Records to process section start
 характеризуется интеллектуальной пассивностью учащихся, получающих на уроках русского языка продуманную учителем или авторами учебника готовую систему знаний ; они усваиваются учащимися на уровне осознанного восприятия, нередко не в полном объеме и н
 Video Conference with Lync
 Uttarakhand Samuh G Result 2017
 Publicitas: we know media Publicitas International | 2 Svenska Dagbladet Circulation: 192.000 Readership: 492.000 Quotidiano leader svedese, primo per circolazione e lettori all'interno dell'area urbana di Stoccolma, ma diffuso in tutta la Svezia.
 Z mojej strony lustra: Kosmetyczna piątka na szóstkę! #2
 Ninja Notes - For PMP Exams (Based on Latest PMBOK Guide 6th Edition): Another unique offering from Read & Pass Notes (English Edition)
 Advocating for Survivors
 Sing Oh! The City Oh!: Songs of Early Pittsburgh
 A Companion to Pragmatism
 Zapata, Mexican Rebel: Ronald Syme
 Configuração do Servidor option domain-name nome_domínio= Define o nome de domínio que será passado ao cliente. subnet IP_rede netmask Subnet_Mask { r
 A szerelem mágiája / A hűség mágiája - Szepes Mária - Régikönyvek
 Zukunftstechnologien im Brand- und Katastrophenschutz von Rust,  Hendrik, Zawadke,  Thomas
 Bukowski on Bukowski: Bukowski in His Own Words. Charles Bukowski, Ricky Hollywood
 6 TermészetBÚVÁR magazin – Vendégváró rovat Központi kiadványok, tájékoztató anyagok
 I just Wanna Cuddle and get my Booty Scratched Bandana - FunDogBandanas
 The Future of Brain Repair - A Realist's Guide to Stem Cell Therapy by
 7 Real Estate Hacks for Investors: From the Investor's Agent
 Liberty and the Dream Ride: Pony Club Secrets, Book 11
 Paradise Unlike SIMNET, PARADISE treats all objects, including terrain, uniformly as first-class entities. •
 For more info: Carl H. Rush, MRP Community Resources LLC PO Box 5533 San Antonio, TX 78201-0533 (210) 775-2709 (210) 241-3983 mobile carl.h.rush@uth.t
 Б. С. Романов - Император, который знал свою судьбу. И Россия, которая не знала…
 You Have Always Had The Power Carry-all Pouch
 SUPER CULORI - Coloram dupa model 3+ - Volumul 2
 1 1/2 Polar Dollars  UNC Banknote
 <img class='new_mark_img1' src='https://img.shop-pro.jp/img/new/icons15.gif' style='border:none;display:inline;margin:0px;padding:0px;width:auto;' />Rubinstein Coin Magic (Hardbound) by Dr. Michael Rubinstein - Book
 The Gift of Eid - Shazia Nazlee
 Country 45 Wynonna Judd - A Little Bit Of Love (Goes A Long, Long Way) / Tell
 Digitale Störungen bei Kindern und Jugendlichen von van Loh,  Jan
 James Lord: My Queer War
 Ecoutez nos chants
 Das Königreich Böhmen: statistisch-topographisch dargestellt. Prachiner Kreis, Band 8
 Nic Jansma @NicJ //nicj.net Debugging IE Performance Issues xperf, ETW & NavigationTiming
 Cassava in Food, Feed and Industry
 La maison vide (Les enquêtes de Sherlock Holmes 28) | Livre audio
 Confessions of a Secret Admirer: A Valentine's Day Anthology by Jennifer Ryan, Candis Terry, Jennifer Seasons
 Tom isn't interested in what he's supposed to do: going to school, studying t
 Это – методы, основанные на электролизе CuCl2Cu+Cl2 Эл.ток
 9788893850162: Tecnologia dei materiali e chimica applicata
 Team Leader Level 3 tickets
Records to process section end
**Problem to work on**
With nothing left out, print the data above exactly.

**Solution for this task**
 характеризуется интеллектуальной пассивностью учащихся, получающих на уроках русского языка продуманную учителем или авторами учебника готовую систему знаний ; они усваиваются учащимися на уровне осознанного восприятия, нередко не в полном объеме и н
 Video Conference with Lync
 Uttarakhand Samuh G Result 2017
 Publicitas: we know media Publicitas International | 2 Svenska Dagbladet Circulation: 192.000 Readership: 492.000 Quotidiano leader svedese, primo per circolazione e lettori all'interno dell'area urbana di Stoccolma, ma diffuso in tutta la Svezia.
 Z mojej strony lustra: Kosmetyczna piątka na szóstkę! #2
 Ninja Notes - For PMP Exams (Based on Latest PMBOK Guide 6th Edition): Another unique offering from Read & Pass Notes (English Edition)
 Advocating for Survivors
 Sing Oh! The City Oh!: Songs of Early Pittsburgh
 A Companion to Pragmatism
 Zapata, Mexican Rebel: Ronald Syme
 Configuração do Servidor option domain-name nome_domínio= Define o nome de domínio que será passado ao cliente. subnet IP_rede netmask Subnet_Mask { r
 A szerelem mágiája / A hűség mágiája - Szepes Mária - Régikönyvek
 Zukunftstechnologien im Brand- und Katastrophenschutz von Rust,  Hendrik, Zawadke,  Thomas
 Bukowski on Bukowski: Bukowski in His Own Words. Charles Bukowski, Ricky Hollywood
 6 TermészetBÚVÁR magazin – Vendégváró rovat Központi kiadványok, tájékoztató anyagok
 I just Wanna Cuddle and get my Booty Scratched Bandana - FunDogBandanas
 The Future of Brain Repair - A Realist's Guide to Stem Cell Therapy by
 7 Real Estate Hacks for Investors: From the Investor's Agent
 Liberty and the Dream Ride: Pony Club Secrets, Book 11
 Paradise Unlike SIMNET, PARADISE treats all objects, including terrain, uniformly as first-class entities. •
 For more info: Carl H. Rush, MRP Community Resources LLC PO Box 5533 San Antonio, TX 78201-0533 (210) 775-2709 (210) 241-3983 mobile carl.h.rush@uth.t
 Б. С. Романов - Император, который знал свою судьбу. И Россия, которая не знала…
 You Have Always Had The Power Carry-all Pouch
 SUPER CULORI - Coloram dupa model 3+ - Volumul 2
 1 1/2 Polar Dollars  UNC Banknote
 <img class='new_mark_img1' src='https://img.shop-pro.jp/img/new/icons15.gif' style='border:none;display:inline;margin:0px;padding:0px;width:auto;' />Rubinstein Coin Magic (Hardbound) by Dr. Michael Rubinstein - Book
 The Gift of Eid - Shazia Nazlee
 Country 45 Wynonna Judd - A Little Bit Of Love (Goes A Long, Long Way) / Tell
 Digitale Störungen bei Kindern und Jugendlichen von van Loh,  Jan
 James Lord: My Queer War
 Ecoutez nos chants
 Das Königreich Böhmen: statistisch-topographisch dargestellt. Prachiner Kreis, Band 8
 Nic Jansma @NicJ //nicj.net Debugging IE Performance Issues xperf, ETW & NavigationTiming
 Cassava in Food, Feed and Industry
 La maison vide (Les enquêtes de Sherlock Holmes 28) | Livre audio
 Confessions of a Secret Admirer: A Valentine's Day Anthology by Jennifer Ryan, Candis Terry, Jennifer Seasons
 Tom isn't interested in what he's supposed to do: going to school, studying t
 Это – методы, основанные на электролизе CuCl2Cu+Cl2 Эл.ток
 9788893850162: Tecnologia dei materiali e chimica applicata
 Team Leader Level 3 tickets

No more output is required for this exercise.